As shown in FIG. 1, the invention provides a drowsiness behavior recognition model based on a three-dimensional convolutional neural network for driver drowsiness detection research. The model can recognize four different actions, including a non-drowsy action (normal driving) and three drowsy actions (nodding, slow blinking, yawning), and the input of the model is a 10-frame grayscale image sequence and a 9-frame optical flow image sequence. First, 10 frames are extracted from a 3-second video clip, and each frame is converted into a grayscale image. In addition, we also calculate the optical flow between adjacent frames. And inputting the gray image sequence and the optical flow image sequence into a pre-trained drowsiness action recognition model. A 1 x 4 vector is obtained to represent the probability of each class.

Data pre-processing

The acquired video stream needs to be pre-processed first. The drowsiness action recognition model is the core of the proposed drowsiness detection scheme. It can recognize four behaviors including normal driving, nodding, slow blinking, and yawning. Since the model is based on a three-dimensional convolutional neural network, the input to the model is a sequence of frames, so it is necessary to extract successive frames from the video.

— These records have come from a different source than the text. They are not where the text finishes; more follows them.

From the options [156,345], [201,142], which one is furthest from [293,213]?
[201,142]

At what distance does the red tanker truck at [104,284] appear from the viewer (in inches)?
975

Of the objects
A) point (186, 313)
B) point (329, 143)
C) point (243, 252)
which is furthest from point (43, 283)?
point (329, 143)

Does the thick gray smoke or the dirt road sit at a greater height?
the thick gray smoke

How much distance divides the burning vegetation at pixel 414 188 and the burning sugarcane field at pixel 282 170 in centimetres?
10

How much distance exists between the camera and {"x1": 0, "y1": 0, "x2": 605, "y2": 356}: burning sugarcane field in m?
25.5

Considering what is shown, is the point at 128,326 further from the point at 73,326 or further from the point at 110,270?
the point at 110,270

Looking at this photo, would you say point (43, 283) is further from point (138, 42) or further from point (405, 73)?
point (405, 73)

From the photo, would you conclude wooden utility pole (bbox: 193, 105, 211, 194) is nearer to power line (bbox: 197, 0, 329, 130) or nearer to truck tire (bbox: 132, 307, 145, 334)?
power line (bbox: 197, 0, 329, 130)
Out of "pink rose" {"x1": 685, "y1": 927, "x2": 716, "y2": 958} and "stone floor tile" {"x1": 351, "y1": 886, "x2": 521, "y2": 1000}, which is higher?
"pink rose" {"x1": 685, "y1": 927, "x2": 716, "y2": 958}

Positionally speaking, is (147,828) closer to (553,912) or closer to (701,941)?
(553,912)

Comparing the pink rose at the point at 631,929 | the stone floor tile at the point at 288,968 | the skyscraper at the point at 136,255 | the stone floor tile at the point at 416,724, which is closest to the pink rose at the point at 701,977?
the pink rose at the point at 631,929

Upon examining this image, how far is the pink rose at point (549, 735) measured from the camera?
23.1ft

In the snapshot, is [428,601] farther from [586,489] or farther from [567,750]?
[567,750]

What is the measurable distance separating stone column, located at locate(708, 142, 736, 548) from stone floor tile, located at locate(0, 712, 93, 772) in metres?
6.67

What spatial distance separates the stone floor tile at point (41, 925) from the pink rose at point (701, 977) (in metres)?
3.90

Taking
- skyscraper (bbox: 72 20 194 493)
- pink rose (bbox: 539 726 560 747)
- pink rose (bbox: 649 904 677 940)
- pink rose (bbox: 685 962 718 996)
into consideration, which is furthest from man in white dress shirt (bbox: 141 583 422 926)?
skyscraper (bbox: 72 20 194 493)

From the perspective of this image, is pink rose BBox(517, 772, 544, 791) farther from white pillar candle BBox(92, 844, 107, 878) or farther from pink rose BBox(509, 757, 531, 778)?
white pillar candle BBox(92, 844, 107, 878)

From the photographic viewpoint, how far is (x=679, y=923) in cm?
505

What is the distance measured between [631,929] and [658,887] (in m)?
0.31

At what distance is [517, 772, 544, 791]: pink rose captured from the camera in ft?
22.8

Each video in the National Tsing Hua University Driver Detection (NTHU-DDD) data set lasts about 1 minute, with 1800 frames, which is too voluminous as a model input due to the limited computational power of the experimental equipment. Therefore, we need to clip these videos into video segments. The clipped video segment cannot be too long because the video segment is too long and contains multiple drowsiness actions, so that the model does not converge during training. Nor too short, which would not capture the characteristics of this action, because a drowsiness action may contain multiple phases, such as yawning, which includes an open mouth phase, a mouth-to-maximum and hold phase, and a closed mouth phase, which causes the model to recognize different phases of these same action as different actions. For this reason, we count the duration of each drowsiness action in the partial video, and find that the duration of these actions is above 3 seconds. To ensure that all drowsiness actions are detected, we set the duration of the video segment to 3 seconds and apply this setting to the training set and test set of NTHU-DDD.

We used the concept of time IoU to convert frame-level annotations in the ntuu-DDD dataset into fragment-level annotations. The concept of time IoU is shown in FIG. 2. We designate as the annotation value for the segment values that account for more than 50% of the frame-level annotation value. Furthermore, we extract 10 frames of grayscale images from a 3-second video segment at average time intervals, and then calculate optical flow between two adjacent frames using the LK optical flow method to capture motion information of the object. Each frame image is then resized to 224 x 224 and input into the model. The most common method to prevent model overfitting is to artificially enlarge the data set using label-preserving transformations. In the present invention, we apply image level flipping and luminance contrast transformation to augment the data set. The data generated by data enhancement can enlarge the number of training samples, increase the diversity of the training samples, simultaneously prevent overfitting and improve the performance of the model.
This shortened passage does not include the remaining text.